Se sientan en las mesas. Llevan unas maletas cargadas de desconfianza y dudas. Un equipaje pesado, tanto que pesa al menos lo que pesamos cada uno de los ciudadanos que hemos sido vilmente despojados de nuestros legítimos derechos constitucionales. Llevan, además, toneladas de folios en los que constan las espantosas violaciones a los derechos humanos de quienes son presos o perseguidos políticos, los expedientes de los muchachos hospedados en «la tumba», las cientos de páginas en las que letra por letra están los textos de las leyes que podrían sacarnos de este estado de colapso en el que nos ha sumergido el régimen y que han sido bloqueadas por unos magistrados a quienes la crisis y los sufrimientos ni les rozan su piel pringada de la más insufrible arrogancia. Llevan sobre sus hombros las lágrimas de los deudos y los certificados de defunción de cada de los más de doscientos mil caídos por la violencia que no ha recibido sino impunidad, generoso obsequio de un sistema judicial que ya no da vergüenza ajena sino grima. En varios guacales no cabrían los quintales de denuncias sobre salvajadas de organismos de seguridad como el inmisericorde asesinato de Geraldine Moreno o el ataque a una señora embarazada a quien policías cayeron a barbáricas patadas. Cargan a rastras con las bolas de hierro forjado colocadas en los tobillos de organizaciones políticas y sociales asfixiadas en su desempeño por un régimen que lleva 18 años tildándonos de enemigos y quitándonos nuestros derechos civiles, sociales y políticos.

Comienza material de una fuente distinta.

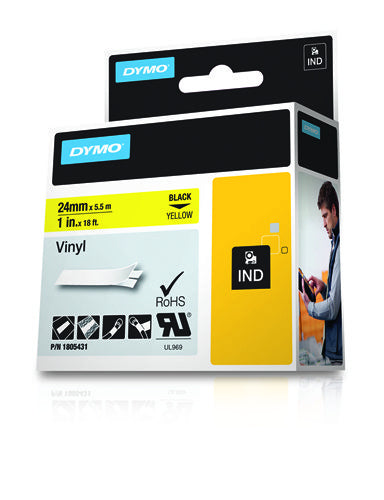 DYMO Schriftband – 24 mm, gelb, schwarz – RHINO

Antes de caerles a patadas o pasarlos por la molienda, pensemos que ellos han dado la cara y puesto el pecho. No pido para ellos un voto de confianza y menos un cheque en blanco. Pido el beneficio de la duda. Dejemos de decir la babiecada infeliz de que andan en procura de la satisfacción de sus propias ambiciones. Por amor a Cristo, basta verlos. Han envejecido, se han arruinado, han recibido pilones de ofensas, han sido objeto de baldes de orín y excrementos. La vida y la juventud se les ha ido en estos largos años de lucha. Algunos han enfermado. Algunos han fallecido. Tienen los rostros surcados de arrugas, los cabellos canos y profundas ojeras. Han visto a sus familias correr severos peligros. Y en medio de todo esto, salvo lamentables excepciones, no han tirado la toalla.
Soy exigente. Mucho. Pero mis quejas las expreso con sugerencias, desde el ámbito de la construcción, no de la destrucción. Ya sé. Nos duelen hasta las pestañas. O, si quieren, hasta las cutículas. Tenemos el alma escaldada y ya no creemos ni en el Ave María y el Padre Nuestro rezados en Nochebuena. Este régimen nos convirtió en la sociedad de la desconfianza, el miedo y la paranoia. Pero haremos mejor en analizarnos y metabolizar nuestros miedos. Y en no confundir las águilas con los buitres.
Ahí están. Por ellos, sí. Pero sobre todo por nosotros. Mientras exista este régimen, la crisis no desaparecerá y, por el contrario, empeorará. Yo no sé cuándo lograremos salir de este nauseabundo estado de cosas. No soy una optimista ciega. No tengo epifanías ni creo en pajaritos preñados volando en retroceso. Soy una irredenta realista, que no se obsesiona con imposibles ni cree en palabrería vana. Vivo en un permanente negociar con mis rabias para no dejarme vencer por ellas.
Les di mi voto y se los daría de nuevo. Y si no me cumplen, sabré reclamárselos. Así, como están las cosas, y como creo que es tiempo de liderazgos corajudos, salvo decepción, cuentan con mi apoyo. Y por Dios que no quiero equivocarme. Porque el día en que ya no crea en Delsa Solórzano, por sólo poner uno de muchos ejemplos, será un día de mucho dolor, un día al que le pido a la Virgen y a todos los santos no llegar jamás.